September has been a very wet month. Normally the weather slowly drops off after Labor Day but this year we have had several significant downpours. Heavy rains are unusual for this area but we have had about 5 days inwhich we got heavy downpours. September ended up being the rainiest on record.
It is now October and temperature-wise, it definitely feels like Fall. The trees are still pretty green but the forecast was good weather this weekend so we headed north to the Skagit Valley and the scenic Chuckanut Drive along the Sound. It was also the Skagit Festival of Family Farms which made it a good time to visit the area.
Mt. Vernon is about an hour drive from our house. Our first stop was the Mt. Vernon Farmer’s Market. Fall was in high swing. The stalls were filled with apples, pumpkins, broccoli, cauliflower. I picked up a bottle of tarragon vinegar and some bright purple cauliflower.
We headed through town to Avon-Allen Road and headed north to the junction with Chuckanut Drive. Chuckanut starts through the Skagit farms before winding along the shores of the Puget Sound.
Our first stop was the town of Edison. It is a small gathering of buildings on the Skagit Flats with a few art studios and several food destinations. I wanted to visit the Breadfarm. I can not describe how intoxicating it was walking thorugh the door. The aroma of fresh artisan bread. The chalk board was a great guide to what was available. We decided on a loaf of potato bread, a blueberry Danish and a pistachio cranberry shortbread cookie. After wolfing down the danish and cookie we walked around the main street taking in the store fronts and looking in the other cafes. I needed some eggs and from the postcard on the ‘Bow Edison Food Trail’, I found that there were some fresh eggs at Bow Hill Blueberries. We headed over and picked up a dozen along with some dried blueberries. We discussed the harvest with the owner. He grows four types of heirloom blueberries. G was familiar with several of the types – Ruble is one of the smaller sweet types that he grows.

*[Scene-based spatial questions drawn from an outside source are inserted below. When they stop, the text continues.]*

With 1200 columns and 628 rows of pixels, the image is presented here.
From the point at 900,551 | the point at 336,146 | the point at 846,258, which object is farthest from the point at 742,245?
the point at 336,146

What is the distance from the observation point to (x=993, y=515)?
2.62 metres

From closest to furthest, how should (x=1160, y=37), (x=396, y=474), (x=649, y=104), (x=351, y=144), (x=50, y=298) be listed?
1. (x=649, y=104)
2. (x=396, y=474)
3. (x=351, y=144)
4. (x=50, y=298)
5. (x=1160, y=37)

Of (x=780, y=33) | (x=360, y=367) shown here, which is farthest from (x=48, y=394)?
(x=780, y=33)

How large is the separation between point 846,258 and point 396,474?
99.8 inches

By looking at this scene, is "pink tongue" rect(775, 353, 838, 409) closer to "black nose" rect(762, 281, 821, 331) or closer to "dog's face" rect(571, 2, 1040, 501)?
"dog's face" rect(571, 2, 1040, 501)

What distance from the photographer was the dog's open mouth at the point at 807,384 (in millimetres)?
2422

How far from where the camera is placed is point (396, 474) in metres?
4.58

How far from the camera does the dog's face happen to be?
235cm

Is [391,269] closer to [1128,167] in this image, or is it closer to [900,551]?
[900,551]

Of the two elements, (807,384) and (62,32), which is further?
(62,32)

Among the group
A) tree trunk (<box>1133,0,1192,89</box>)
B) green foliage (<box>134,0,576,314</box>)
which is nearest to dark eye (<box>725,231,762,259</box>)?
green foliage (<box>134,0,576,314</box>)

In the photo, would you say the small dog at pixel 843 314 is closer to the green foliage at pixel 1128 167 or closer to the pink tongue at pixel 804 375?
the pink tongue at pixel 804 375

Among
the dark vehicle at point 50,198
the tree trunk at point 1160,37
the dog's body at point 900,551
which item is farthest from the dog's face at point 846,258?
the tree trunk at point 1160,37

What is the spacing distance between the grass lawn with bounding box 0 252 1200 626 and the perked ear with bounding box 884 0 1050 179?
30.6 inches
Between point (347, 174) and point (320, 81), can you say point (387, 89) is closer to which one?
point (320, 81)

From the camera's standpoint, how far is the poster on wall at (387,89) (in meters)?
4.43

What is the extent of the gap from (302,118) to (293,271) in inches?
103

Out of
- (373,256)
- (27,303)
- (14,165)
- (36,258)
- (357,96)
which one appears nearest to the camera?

We returned back to Chuckanut and headed north to Taylor Shellfish. This farmer has raises oysters, mussels and clams in beds throughout the Puget Sound. I used to buy their mussels and clams when they had a stand in the University Market and I was very interested in seeing the Bow operation. Little did we know it was one of the main farms on the tour.
We waited for them to direct us down the one-way road. We found a placed to park and walked across the railroad to the farm. They had educational games for children, beaches to roam, crab races, samples of steamed clams and fresh shucked oysters. We got a couple of pounds of mussels to go.
The drive continues to curve high above the shore with glimpses of the San Juans and Olympics. We pulled out at one of the turnouts to watch the large tankers float by. The road is lined with evergreen firs and big leaf maples. The maples had not yet turned, another week but the air was fragrant with the scent of cedar, the day was warm. Life is good.